JSON Schema for pypyr YAML files #229

vlcinsky · 2021-08-13T13:11:20Z

Having JSON schema for pypyr YAML configuration files would be handy. Many editors (at least my neovim) allow to configure runtime validation of authored file if JSON schema is available.

My question is - is there any JSON schema for pypyr already in place? My quick research did not reveal any.

If it does not exist, I am considering authoring one (using pydantic allows to create such a schema very simply).

yaythomas · 2021-08-13T13:37:27Z

great idea @vlcinsky! 🎉

is your idea to create a model file for Pydantic somewhere like schema/pipelinemodel.py?
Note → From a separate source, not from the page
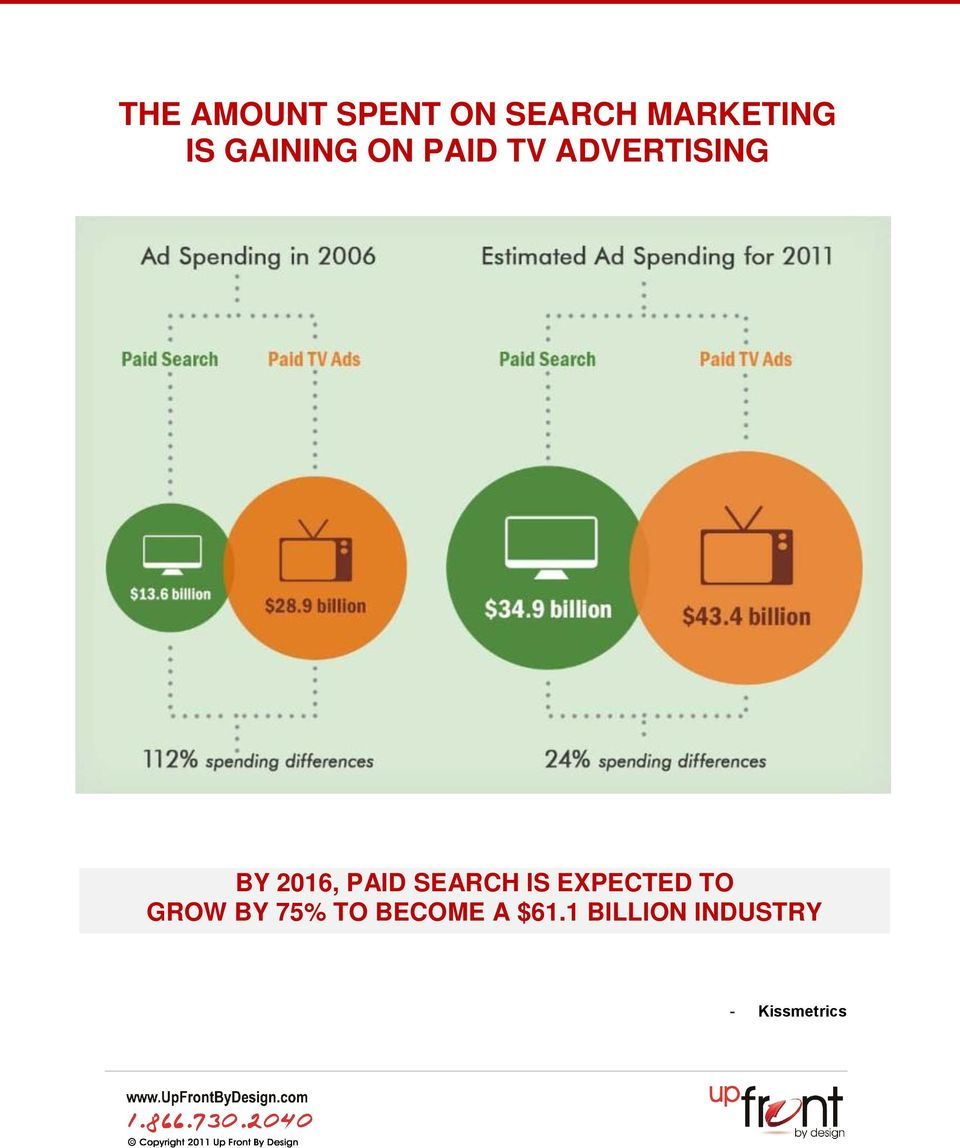 PAID SEARCH IS EXPECTED TO GROW BY 75% TO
sadly there isn't a one-stop "valid" pipeline schema. . . but valid keys & structure is fully documented:

the top-level pipeline structure keys look like this: https://pypyr.io/docs/pipelines/pipeline-structure/. keep in mind that a user can create custom-step groups, so it's not just context_parser, steps, on_success & on_failure that are valid as top-level keys, you could easily have "mycustomgroup". The only mandatory key is steps.
and these are all the possible attributes for a step (including default values) - AKA decorators: https://pypyr.io/docs/decorators/

Also keep in mind that YAML (and also pypyr!) supports YAML references/anchors - I don't know how/if this works with a schema.

vlcinsky · 2021-08-20T20:39:40Z

@yaythomas thanks for hints. Last weekend i worked on it a bit. It is probably doable, but you are right it is extensive task and there are risks that it would not serve as well as it could.
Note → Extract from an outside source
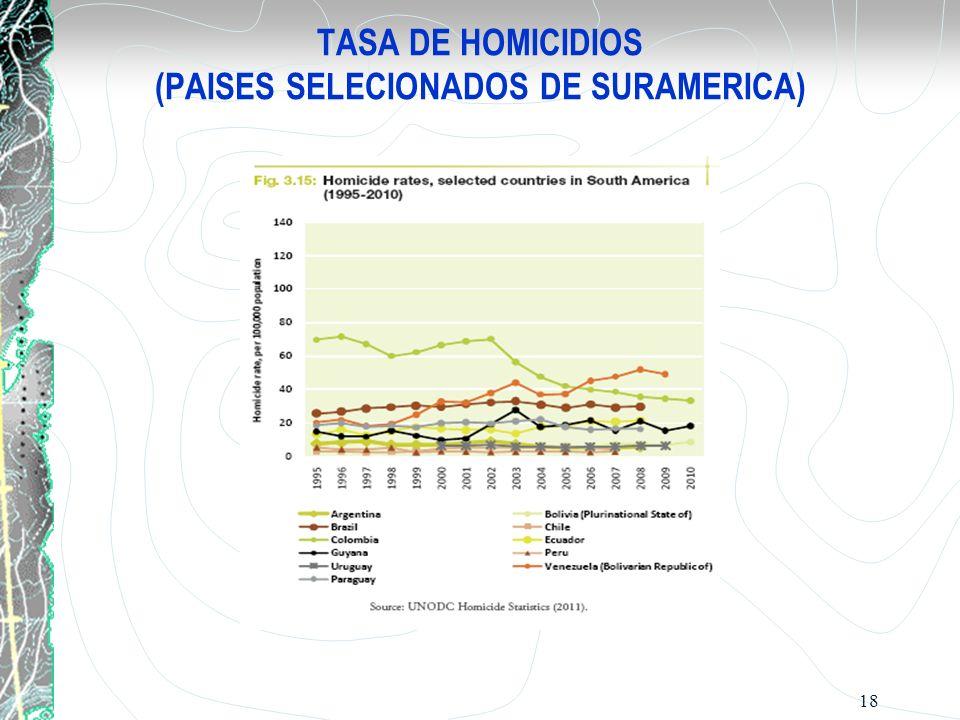 TASA DE HOMICIDIOS (PAISES SELECIONADOS DE SURAMERICA) 18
For that reason I am setting this task on hold on my side.

My current attempt (in form of pytest test file) looks as follows:

from typing import List, Mapping, Optional, Union, Any

import jsonschema
import pytest
import yaml
from pydantic import BaseModel, Field, constr

pymodule = constr(regex=r"^[a-z][a-z]*(\.[a-z][a-z0-9]*)*$")
substring = constr(regex=r".*{.+}.*")  # expect at least one pair of {}
pystring = constr(regex=r"^!py .+")  # line starting with '!py '


class Step(BaseModel):
    name: str
    description: Optional[str]
    comment: Optional[str]
    incontext: Mapping = Field(alias="in")
    run: bool
    skip: bool
    swallow: bool
    foreach: Optional[Union[List, substring, pystring]]
    onError: Optional[Any]


class MainModel(BaseModel):
    """
    This is the description of the main model
    """

    context_parser: pymodule
    steps: List[Union[pymodule, Step]]
    on_success: Optional[List[Union[pymodule, Step]]]
    on_failure: Optional[List[Union[pymodule, Step]]]

    class Config:
        title = "Main"


@pytest.fixture
def schema():
    return MainModel.schema()


@pytest.fixture
def data():
    fname = "tests/data/pipelinename.yaml"
    with open(fname, "r", encoding="utf-8") as f:
        data = yaml.safe_load(f)
    return data


def test_schema(schema, data):
    print(schema)
    jsonschema.validate(schema=schema, instance=data)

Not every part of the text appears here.